Gegen eine der Endentscheidung vorausgehende Entscheidung findet die Rüge nicht statt.

(2) Die Rüge ist innerhalb einer Notfrist von zwei Wochen nach Kenntnis von der Verletzung des rechtlichen Gehörs zu erheben; der Zeitpunkt der Kenntniserlangung ist glaubhaft zu machen. Nach Ablauf eines Jahres seit Bekanntgabe der angegriffenen Entscheidung kann die Rüge nicht mehr erhoben werden. Formlos mitgeteilte Entscheidungen gelten mit dem dritten Tage nach Aufgabe zur Post als bekannt gegeben.

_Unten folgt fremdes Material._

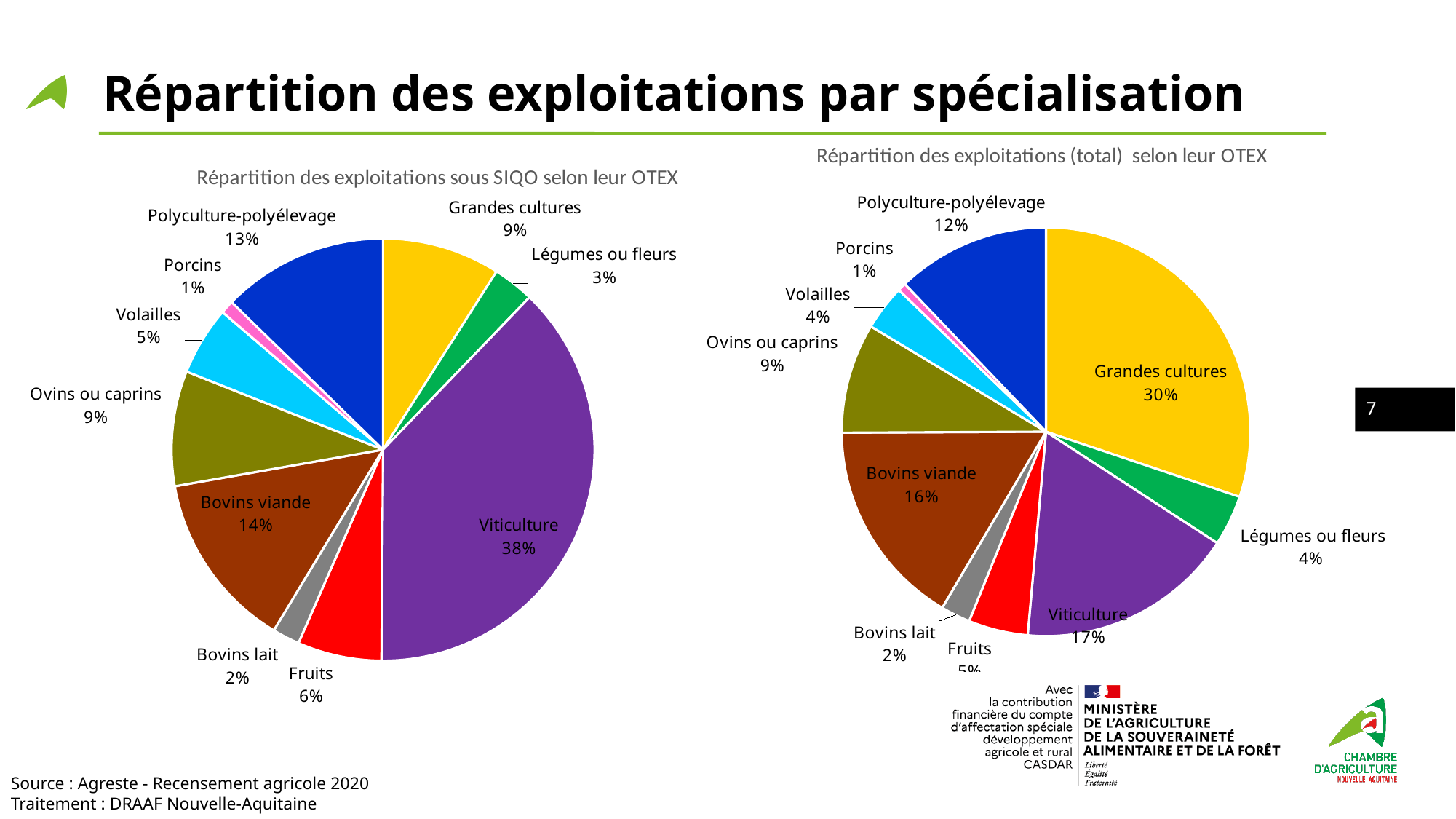
In the chart 'Répartition des exploitations sous SIQO selon leur OTEX', which category has the largest slice? Viticulture In the chart 'Répartition des exploitations (total) selon leur OTEX', what share does Viticulture have? 17% In the chart 'Répartition des exploitations sous SIQO selon leur OTEX', what share does Viticulture have? 38% In the chart 'Répartition des exploitations sous SIQO selon leur OTEX', what is the difference between the shares of Viticulture and Polyculture-polyélevage? 25 percentage points What type of chart is used on the left side of the slide? Pie chart In the chart 'Répartition des exploitations sous SIQO selon leur OTEX', which category has the smallest slice? Porcins How many categories are shown in the chart 'Répartition des exploitations sous SIQO selon leur OTEX'? 10 In the chart 'Répartition des exploitations (total) selon leur OTEX', what is the difference between the shares of Grandes cultures and Bovins viande? 14 percentage points In the chart 'Répartition des exploitations (total) selon leur OTEX', what share does Grandes cultures have? 30% In the chart 'Répartition des exploitations (total) selon leur OTEX', which is larger, Bovins viande or Polyculture-polyélevage? Bovins viande In the chart 'Répartition des exploitations (total) selon leur OTEX', which category has the largest slice? Grandes cultures In the chart 'Répartition des exploitations sous SIQO selon leur OTEX', what share does Bovins viande have? 14%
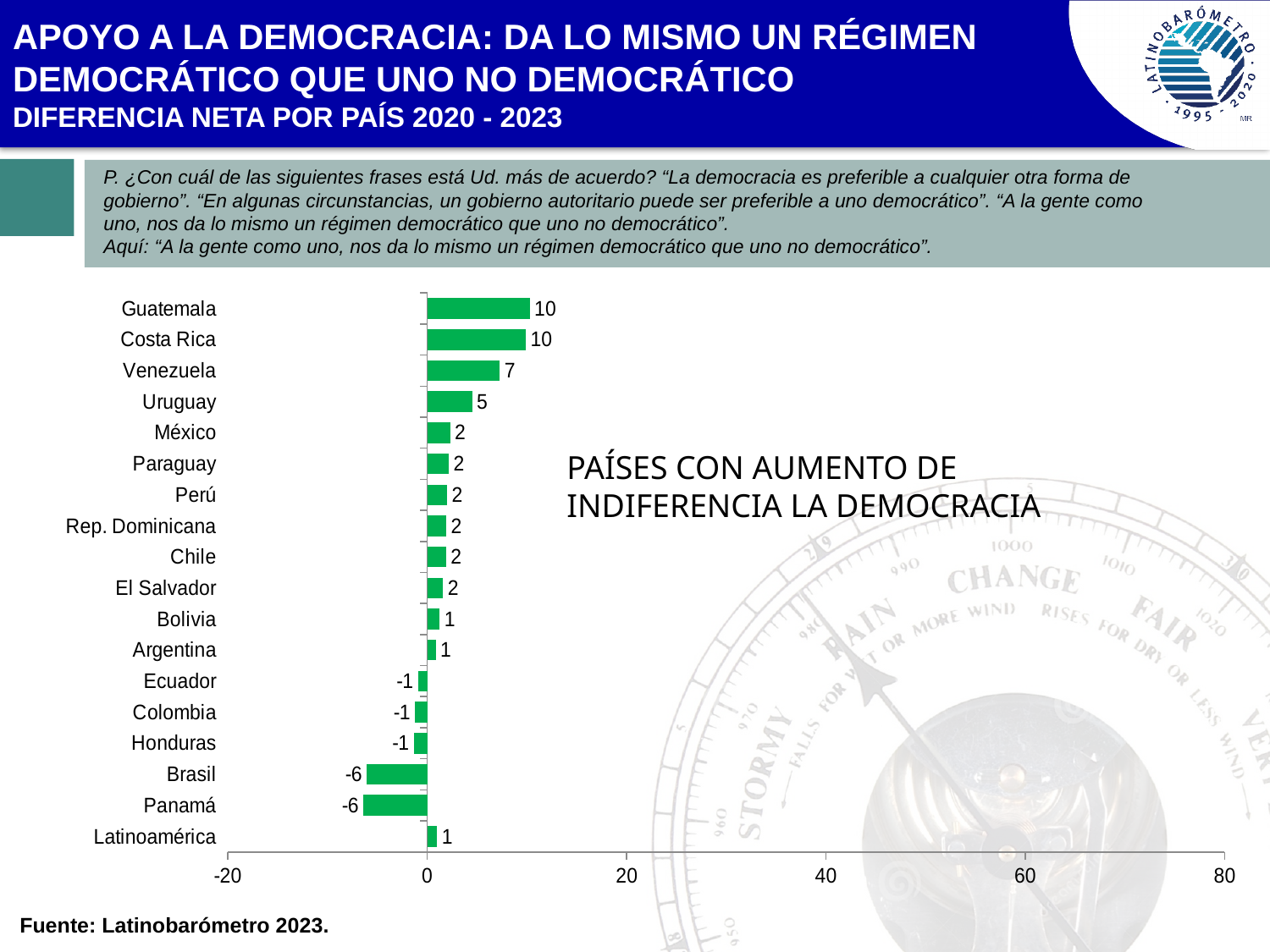
What is the value for Venezuela? 7 What kind of chart is shown on the slide? Bar chart What is the value for Latinoamérica? 1 Which two countries share the highest value? Guatemala and Costa Rica Which has a larger value, Venezuela or México? Venezuela How many categories are shown on the chart? 18 What is the difference between the values for Guatemala and Uruguay? 5 What is the value for Uruguay? 5 What is the value for Honduras? -1 Which two countries share the lowest value? Brasil and Panamá What is the source cited at the bottom of the slide? Latinobarómetro 2023 What is the value for Brasil? -6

Die Rüge ist schriftlich bei dem Gericht zu erheben, dessen Entscheidung angegriffen wird. Die Rüge muss die angegriffene Entscheidung bezeichnen und das Vorliegen der in Absatz 1 Satz 1 Nr. 2 genannten Voraussetzungen darlegen.

(3) Dem Gegner ist, soweit erforderlich, Gelegenheit zur Stellungnahme zu geben.

(4) Das Gericht hat von Amts wegen zu prüfen, ob die Rüge an sich statthaft und ob sie in der gesetzlichen Form und Frist erhoben ist. Mangelt es an einem dieser Erfordernisse, so ist die Rüge als unzulässig zu verwerfen. Ist die Rüge unbegründet, weist das Gericht sie zurück. Die Entscheidung ergeht durch unanfechtbaren Beschluss. Der Beschluss soll kurz begründet werden.

(5) Ist die Rüge begründet, so hilft ihr das Gericht ab, indem es das Verfahren fortführt, soweit dies auf Grund der Rüge geboten ist. Das Verfahren wird in die Lage zurückversetzt, in der es sich vor dem Schluss der mündlichen Verhandlung befand. § 343 gilt entsprechend. In schriftlichen Verfahren tritt an die Stelle des Schlusses der mündlichen Verhandlung der Zeitpunkt, bis zu dem Schriftsätze eingereicht werden können.